(STATED PROBLEM): Rewrite the data below with "photo" substituted for every "snapshot", keeping everything else unchanged and leaving out the pictures.

»»

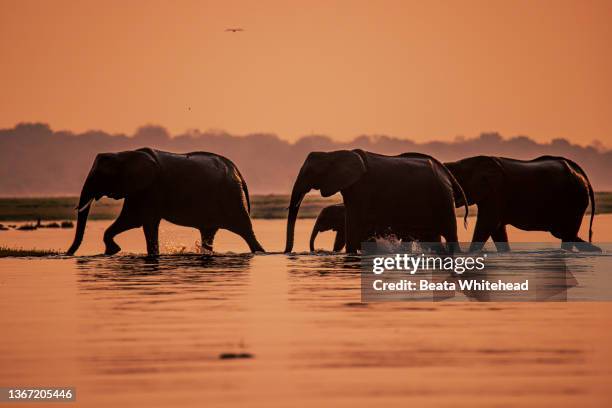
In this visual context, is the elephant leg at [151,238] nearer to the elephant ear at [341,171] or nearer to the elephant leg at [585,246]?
the elephant ear at [341,171]

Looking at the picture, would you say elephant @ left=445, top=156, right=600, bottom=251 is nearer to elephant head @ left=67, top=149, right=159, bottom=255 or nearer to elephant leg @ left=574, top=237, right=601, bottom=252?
elephant leg @ left=574, top=237, right=601, bottom=252

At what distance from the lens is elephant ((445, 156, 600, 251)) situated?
35.3 meters

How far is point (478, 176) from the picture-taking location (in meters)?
35.6

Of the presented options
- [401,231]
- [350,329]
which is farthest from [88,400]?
[401,231]

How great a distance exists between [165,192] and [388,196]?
238 inches

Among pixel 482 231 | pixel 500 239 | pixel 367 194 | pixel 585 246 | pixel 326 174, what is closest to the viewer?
pixel 367 194

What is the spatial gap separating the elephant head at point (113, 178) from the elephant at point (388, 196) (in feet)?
12.9

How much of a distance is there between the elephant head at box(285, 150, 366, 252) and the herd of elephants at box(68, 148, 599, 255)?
0.02 metres

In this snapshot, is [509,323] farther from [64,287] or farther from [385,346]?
[64,287]

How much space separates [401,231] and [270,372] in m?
17.7

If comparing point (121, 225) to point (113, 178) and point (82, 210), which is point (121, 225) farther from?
point (113, 178)

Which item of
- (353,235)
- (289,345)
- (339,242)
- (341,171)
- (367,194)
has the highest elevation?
(341,171)

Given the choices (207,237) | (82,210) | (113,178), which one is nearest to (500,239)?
(207,237)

««

(THE SOLUTION):
In this visual context, is the elephant leg at [151,238] nearer to the elephant ear at [341,171] or nearer to the elephant leg at [585,246]?
the elephant ear at [341,171]

Looking at the picture, would you say elephant @ left=445, top=156, right=600, bottom=251 is nearer to elephant head @ left=67, top=149, right=159, bottom=255 or nearer to elephant leg @ left=574, top=237, right=601, bottom=252?
elephant leg @ left=574, top=237, right=601, bottom=252

At what distance from the lens is elephant ((445, 156, 600, 251)) situated?
35.3 meters

How far is point (478, 176) from the picture-taking location (in meters)?
35.6

Of the presented options
- [401,231]
- [350,329]
which is farthest from [88,400]?
[401,231]

How great a distance exists between [165,192] and [388,196]?
238 inches

Among pixel 482 231 | pixel 500 239 | pixel 367 194 | pixel 585 246 | pixel 326 174, what is closest to the viewer?
pixel 367 194

What is the spatial gap separating the elephant head at point (113, 178) from the elephant at point (388, 196) (in feet)?
12.9

How much of a distance is there between the elephant head at box(285, 150, 366, 252) and the herd of elephants at box(68, 148, 599, 255)?
0.02 metres

In this photo, is [509,323] farther from [64,287] or farther from [385,346]?
[64,287]

How much space separates [401,231] and [270,372] in m?
17.7

If comparing point (121, 225) to point (113, 178) and point (82, 210), which is point (121, 225) farther from?
point (113, 178)

Which item of
- (353,235)
- (289,345)
- (339,242)
- (341,171)
- (367,194)
has the highest elevation?
(341,171)

Given the choices (207,237) | (82,210) | (113,178), which one is nearest to (500,239)?
(207,237)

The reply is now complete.